# Tank 2 Nuvo 20 -Difficult



## DanC (10 mo ago)

Nuvo 20 with twin chihiro A601
Fzone 2L diy co2 system
Seachem Flourite
Various old driftwoods (forgot to add 1 piece 😂.. add it back later)
Integrated filtration 

Dutch style, *emersed until plants take good rooting, more species will be added in future as spots open up. This one is going to be a long project with a lot of maintenance.. 

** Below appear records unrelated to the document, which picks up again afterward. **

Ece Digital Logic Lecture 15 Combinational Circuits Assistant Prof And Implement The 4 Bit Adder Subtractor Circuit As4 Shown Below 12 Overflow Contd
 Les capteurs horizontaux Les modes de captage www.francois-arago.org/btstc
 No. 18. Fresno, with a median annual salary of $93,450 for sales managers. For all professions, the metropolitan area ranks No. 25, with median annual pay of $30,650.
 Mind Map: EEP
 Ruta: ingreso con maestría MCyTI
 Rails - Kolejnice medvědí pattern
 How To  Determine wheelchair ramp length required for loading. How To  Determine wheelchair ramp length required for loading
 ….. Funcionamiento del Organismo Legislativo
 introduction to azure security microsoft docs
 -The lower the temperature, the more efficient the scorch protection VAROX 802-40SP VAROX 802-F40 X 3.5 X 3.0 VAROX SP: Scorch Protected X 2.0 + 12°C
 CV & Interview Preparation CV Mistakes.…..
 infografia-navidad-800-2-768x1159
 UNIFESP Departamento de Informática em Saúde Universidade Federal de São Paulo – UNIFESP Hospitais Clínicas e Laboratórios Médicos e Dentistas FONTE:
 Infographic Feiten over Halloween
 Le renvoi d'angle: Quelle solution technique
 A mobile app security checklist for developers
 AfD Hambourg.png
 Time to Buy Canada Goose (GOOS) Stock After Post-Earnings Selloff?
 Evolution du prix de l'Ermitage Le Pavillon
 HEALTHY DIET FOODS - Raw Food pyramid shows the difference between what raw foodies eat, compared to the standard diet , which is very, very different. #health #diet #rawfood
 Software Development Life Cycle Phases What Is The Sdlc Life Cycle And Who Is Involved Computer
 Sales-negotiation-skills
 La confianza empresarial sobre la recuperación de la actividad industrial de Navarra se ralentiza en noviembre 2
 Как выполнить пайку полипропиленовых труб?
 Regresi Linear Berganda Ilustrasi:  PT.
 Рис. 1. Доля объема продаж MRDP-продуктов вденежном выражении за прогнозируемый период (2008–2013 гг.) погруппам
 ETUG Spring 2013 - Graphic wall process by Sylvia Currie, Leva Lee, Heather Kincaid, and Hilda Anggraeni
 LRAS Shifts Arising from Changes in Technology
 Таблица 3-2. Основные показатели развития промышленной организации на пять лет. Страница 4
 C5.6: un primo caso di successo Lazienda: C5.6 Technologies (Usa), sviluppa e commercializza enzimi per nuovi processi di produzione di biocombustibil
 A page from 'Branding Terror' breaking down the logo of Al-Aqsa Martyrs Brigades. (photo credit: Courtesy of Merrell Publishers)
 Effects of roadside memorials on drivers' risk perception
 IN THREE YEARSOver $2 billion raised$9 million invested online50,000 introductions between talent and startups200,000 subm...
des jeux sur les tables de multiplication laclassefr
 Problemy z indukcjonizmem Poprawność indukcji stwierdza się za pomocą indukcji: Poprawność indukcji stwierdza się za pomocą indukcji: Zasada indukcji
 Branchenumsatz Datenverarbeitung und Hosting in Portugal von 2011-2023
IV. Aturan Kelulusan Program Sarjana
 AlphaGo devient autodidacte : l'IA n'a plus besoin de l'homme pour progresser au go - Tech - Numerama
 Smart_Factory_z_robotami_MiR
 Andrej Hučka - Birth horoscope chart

Forgot to take pictures before planting 😂


----------



## TomC (Apr 21, 2010)

You are very good at landscaping. I especially like the beginner tank in your other thread.


----------



## DanC (10 mo ago)

TomC said:


> You are very good at landscaping. I especially like the beginner tank in your other thread.


Thanks boss 😁


----------



## DanC (10 mo ago)

Added a humidifier and more plants, special thanks to mike (local hobbyist) if you're seeing this 😂, now the waiting game. The back acrylic panel feels a little empty. Should get some baskets and make an overhang with more pinnatifida, some moss.. not sure.. glue/silicone some wood maybe? Any ideas? Hoping the pinnatifida will turn pink when it's all done...

Ludwigia Sp. White - The cheapest white plant I could find 😂.. from angel fins, bought it within minutes of them updating the stock on their website... Still camping for senegalensis/ guinea


----------



## DanC (10 mo ago)

Looking pretty good, with minimal rotting and tons of vertical growth. Probably going to need a trim soon in fact 😂. Those hygro. sunset are just blasting off


----------